I ran my first 100 Kilometer race (62 miles) on Saturday near Lawrence, KS.
The day was perfect and as far as I am concerned, I experienced pure victory! The race began at 7am with brisk temperatures (upper 30s). I just wore my short-sleeved t-shirt however and kept my hands warm by blowing hot air into them for the first 30 minutes. The race began and we followed the single track trail single file into the woods for a nearly 21-mile loop. After about an hour of “warming up” running, I began to pick up the pace to a run that I was pretty much able to sustain for the next 13 hours or so!
My running friend, Allen Smelser (north-east KS) ran with me the whole way, every step from beginning to end. We talked, joked, laughed, and learned about running the whole way. We completed the first loop in about 4 hours and 30 min. Half waythrough the second loop (the half way point) we started getting really excited about our great pace and were predicting finishing times.
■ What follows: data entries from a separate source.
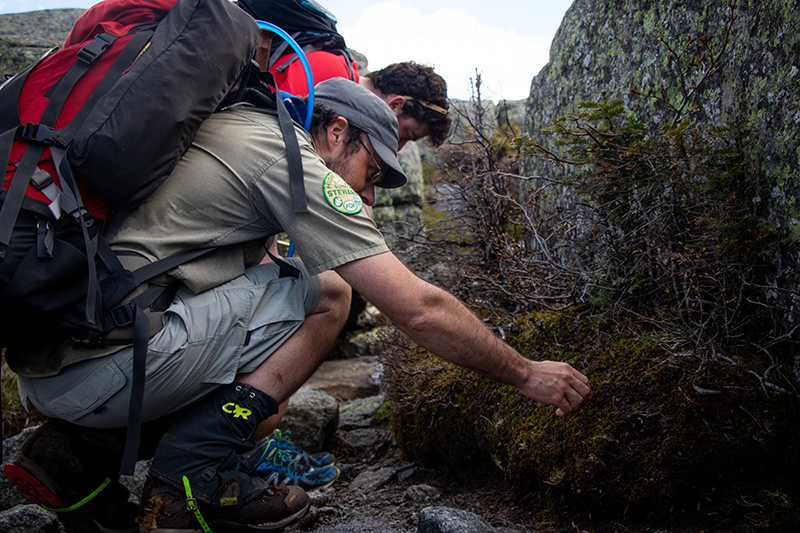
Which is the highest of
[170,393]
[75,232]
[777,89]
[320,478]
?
[777,89]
I thought aloud that if I’ve made it this far in this time that certainly I could break 16 hours. 18 hours was the cut-off time and I wasn’t even worried about that by this point.
I experienced my first low point somewhere between mile 31 and 35 where I just lacked energy and needed to down more calories to regain momentum. This began to make me question myself a bit and my ability to finish. But we kept going, pushed through this time and after no more than 20 minutes of this, it all came back! We finished the second loop in 4:40 and set off for the third round trip with a head lamp even though darkness was several hours away. I was consuming hourly electrolyte replacement capsules, lots of GU (energy gel) sometimes 1 – 2 per hour and other foods like boiled potatoes with salt, brownies (made by Allen’s wife Nancy), and pretzels. I also had consumed literally gallons of sports drink by this time in a water-bottle I carried with me. The heat wasn’t too much of a factor in mid-afternoon, maybe around 65, but the trees helped to keep us shaded a lot of the time.
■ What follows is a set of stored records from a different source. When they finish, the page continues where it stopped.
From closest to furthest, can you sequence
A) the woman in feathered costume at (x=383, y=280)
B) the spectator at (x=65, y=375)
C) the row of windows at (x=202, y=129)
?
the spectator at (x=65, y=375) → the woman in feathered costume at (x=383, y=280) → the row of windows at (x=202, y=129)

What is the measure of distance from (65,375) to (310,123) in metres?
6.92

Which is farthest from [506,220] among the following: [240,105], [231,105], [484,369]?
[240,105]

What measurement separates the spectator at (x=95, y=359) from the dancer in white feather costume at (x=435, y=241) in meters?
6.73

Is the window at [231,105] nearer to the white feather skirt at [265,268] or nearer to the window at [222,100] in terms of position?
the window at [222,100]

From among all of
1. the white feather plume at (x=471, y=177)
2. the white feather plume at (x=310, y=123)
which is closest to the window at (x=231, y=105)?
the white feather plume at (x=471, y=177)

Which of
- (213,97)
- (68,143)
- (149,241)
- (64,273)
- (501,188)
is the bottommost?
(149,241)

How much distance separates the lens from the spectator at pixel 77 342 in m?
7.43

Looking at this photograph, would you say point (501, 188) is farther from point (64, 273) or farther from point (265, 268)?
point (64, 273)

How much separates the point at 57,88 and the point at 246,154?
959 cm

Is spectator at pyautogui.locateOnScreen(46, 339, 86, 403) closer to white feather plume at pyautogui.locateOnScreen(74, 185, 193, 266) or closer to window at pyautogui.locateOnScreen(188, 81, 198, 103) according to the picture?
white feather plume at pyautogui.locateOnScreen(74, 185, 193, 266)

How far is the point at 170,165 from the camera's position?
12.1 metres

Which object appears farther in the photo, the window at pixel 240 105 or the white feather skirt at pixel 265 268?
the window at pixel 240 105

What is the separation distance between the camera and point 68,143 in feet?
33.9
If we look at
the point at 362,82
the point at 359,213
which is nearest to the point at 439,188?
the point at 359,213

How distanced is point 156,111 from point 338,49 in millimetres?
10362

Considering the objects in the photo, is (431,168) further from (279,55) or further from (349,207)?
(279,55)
The third loop was the hardest, of course, but also the most exciting. The first half of the last loop passed so well that I figured that I had beat my previous 50 miles times by over an hour and a half – I couldn’t believe it! Between mile 40 and 50 we were still running great mile splits, often as fast as 11 minute miles. Remember that these trails are single-track technical trails with rocks, roots, mud, hills and constant twists and turns and switchbacks. About mile 55 or so a light rain fell and cooled us off but slicked up the rocks and trees. About this time we turned on our flashlights to help us to see and twilight. We arrived at the final aid station, about mile 58.5 in great spirits, turned on our headlamps as well, drank some Mt. Dew for the sugar and caffeine, and set out over the last little stretch with great confidence and excitement and eagerness to cross the finish line. Here is a link to what some of the trails looked like (but these were the good parts): http://www.ultrastory.com/photos.htm.
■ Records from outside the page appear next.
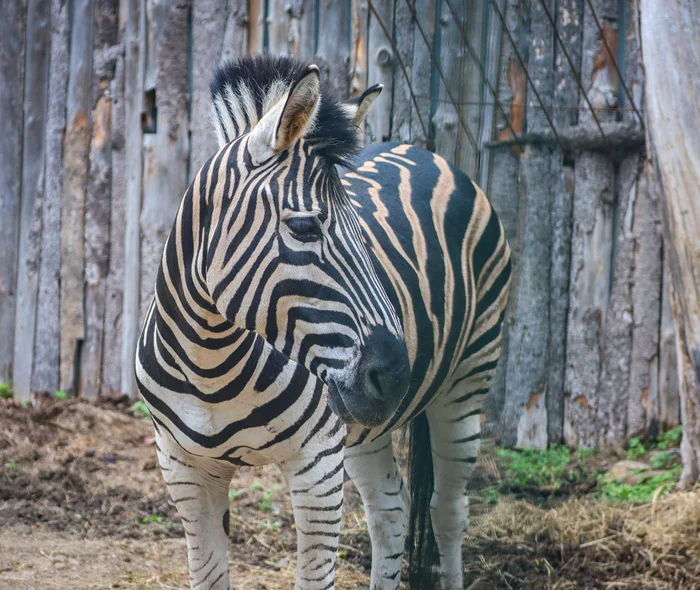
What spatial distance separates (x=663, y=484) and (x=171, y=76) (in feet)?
15.3

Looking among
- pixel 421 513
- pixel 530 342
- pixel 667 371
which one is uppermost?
pixel 530 342

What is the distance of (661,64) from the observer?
3.40 m

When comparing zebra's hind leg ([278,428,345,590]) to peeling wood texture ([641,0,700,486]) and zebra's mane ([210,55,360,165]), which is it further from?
peeling wood texture ([641,0,700,486])

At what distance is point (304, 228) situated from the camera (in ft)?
→ 7.98

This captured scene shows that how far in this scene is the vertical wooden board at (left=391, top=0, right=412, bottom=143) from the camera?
460 centimetres

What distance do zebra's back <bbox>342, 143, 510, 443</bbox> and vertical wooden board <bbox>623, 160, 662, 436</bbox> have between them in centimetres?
198

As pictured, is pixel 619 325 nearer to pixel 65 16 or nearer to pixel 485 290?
pixel 485 290

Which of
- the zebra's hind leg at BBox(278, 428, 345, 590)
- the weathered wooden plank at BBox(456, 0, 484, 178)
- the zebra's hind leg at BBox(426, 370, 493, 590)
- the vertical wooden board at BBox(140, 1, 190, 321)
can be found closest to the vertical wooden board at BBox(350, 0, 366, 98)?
the vertical wooden board at BBox(140, 1, 190, 321)

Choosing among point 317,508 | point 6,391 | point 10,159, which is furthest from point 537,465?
point 10,159

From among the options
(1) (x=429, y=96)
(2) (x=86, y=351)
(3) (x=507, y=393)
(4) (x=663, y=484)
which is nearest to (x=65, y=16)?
(2) (x=86, y=351)

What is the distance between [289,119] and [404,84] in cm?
262

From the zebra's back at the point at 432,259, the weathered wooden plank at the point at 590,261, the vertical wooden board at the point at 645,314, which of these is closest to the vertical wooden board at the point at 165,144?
A: the zebra's back at the point at 432,259

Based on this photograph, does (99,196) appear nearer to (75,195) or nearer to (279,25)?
(75,195)

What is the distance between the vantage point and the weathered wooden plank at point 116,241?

As pitch blackness set in the course rendered us power-walkers (but as the end approached we found more and more occasion to run slowly, awkwardly, and painfully) due to the slick rocks and technical trail. Those last dark miles really seemed to drag on and on but finally we came out of the trail and had a 200 yard jog up a steep hill and then across a field where we ran (yes, definitely running at the end!) between two cones and that was it! The end of the ultra 62 mile run was so humbling it was hilarious. Literally the only guy there was the race director with a clip board and flash light. We crossed the line, very happy, and he said, “What’s your name and bib number?” This made me laugh. I remember lots of marathons with spectacular finish line celebrations and cheering crowds. We had gone twice and half times as far as a marathon and the only thing the guy at the end could say is, “What’s your name?” Anyway, Allen’s wife was asleep in the van nearby but had no clue when we would finish so didn’t know when to stand near the “finish line”. The third loop was only 5 hours and 20 minutes, which we were very pleased with how we only were 40 minutes slower which ends up at 2 minutes per mile off our pace of loop 2. I crossed the finish line in 14 hours and 28 minutes. I was so thrilled with that finish time!
The prize for the race is a really cool belt buckle that I wore proudly all day Sunday. I’m not the belt-buckle type but I couldn’t help but wearing it. Someone at church on Sunday asked me “did it hurt?” The honest answer is that the worse pain was felt only after stopping at the end and sitting down in a chair for a few minutes when all the muscles begin to crap up and chills came over the body. Sunday and Monday I limped around a bit but slowly things healed. Tuesday I was able to go for a 3 mile run straight up and down a mountain here in Estes Park, CO. I feel fine!